→ **Exercise directions**
Which lines in the records contain the word "inches"? Copy out each of those lines in full.

## BEGIN Input for this task

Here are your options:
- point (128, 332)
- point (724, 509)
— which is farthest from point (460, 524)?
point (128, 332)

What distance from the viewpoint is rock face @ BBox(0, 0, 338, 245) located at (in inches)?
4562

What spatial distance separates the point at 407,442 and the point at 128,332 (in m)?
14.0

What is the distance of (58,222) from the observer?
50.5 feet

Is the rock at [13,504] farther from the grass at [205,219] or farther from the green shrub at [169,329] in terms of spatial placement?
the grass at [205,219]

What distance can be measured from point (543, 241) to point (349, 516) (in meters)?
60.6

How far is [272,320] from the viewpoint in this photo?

## END Input for this task
## BEGIN Input for this task

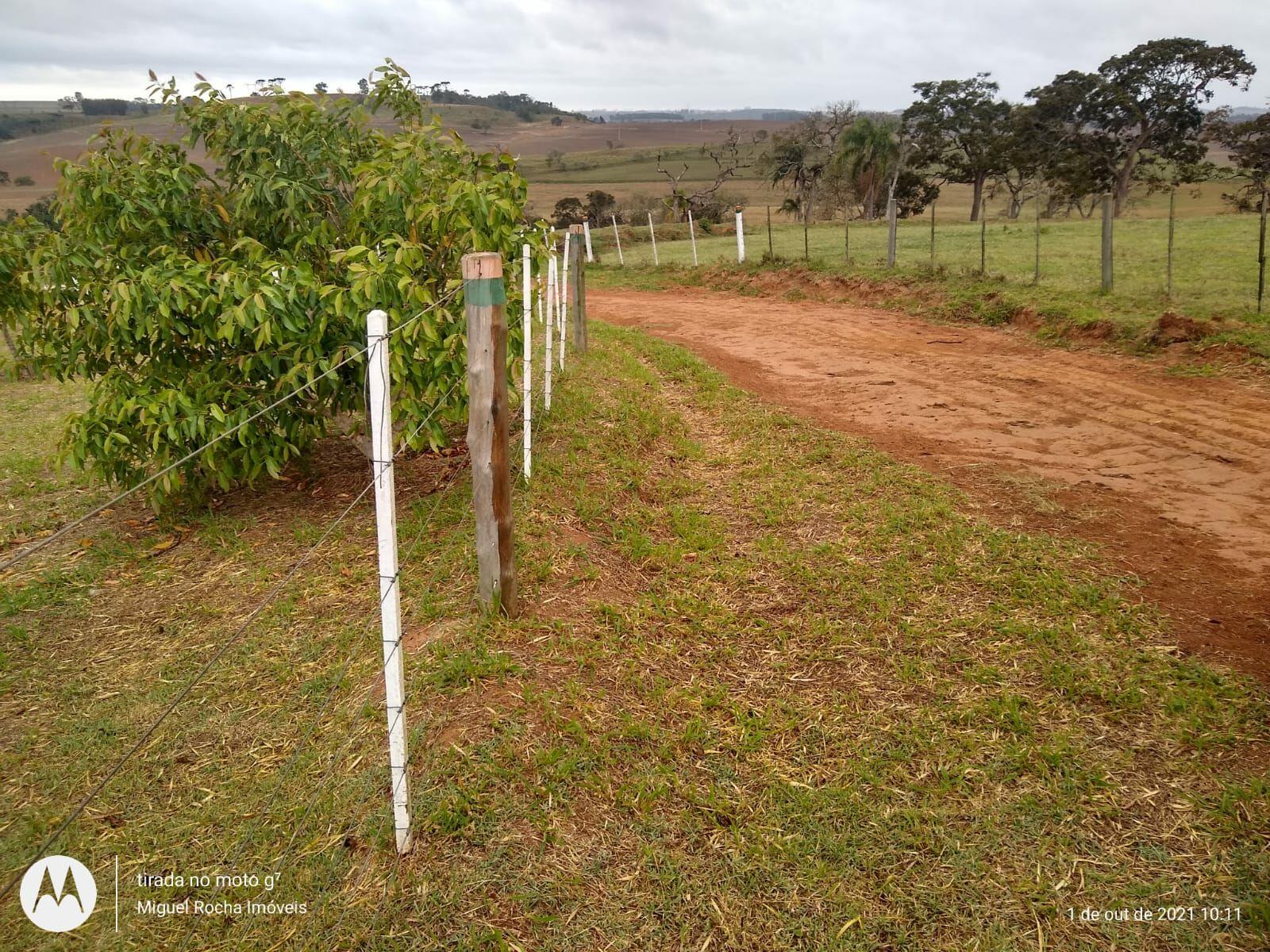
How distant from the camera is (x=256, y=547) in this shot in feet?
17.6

## END Input for this task
## BEGIN Input for this task

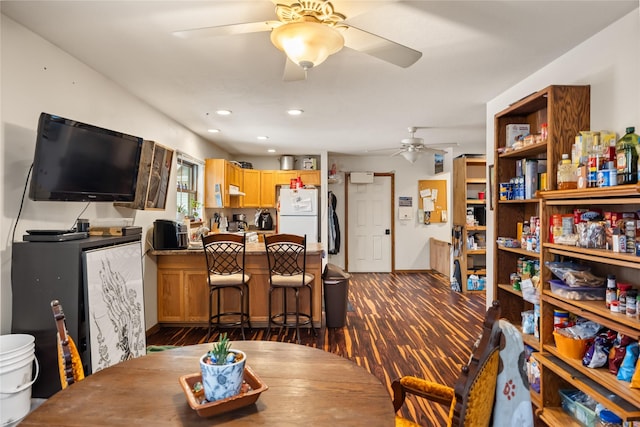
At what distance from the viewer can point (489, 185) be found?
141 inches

## END Input for this task

→ **Correct response**
What distance from the viewpoint is rock face @ BBox(0, 0, 338, 245) located at (in inches)?
141 inches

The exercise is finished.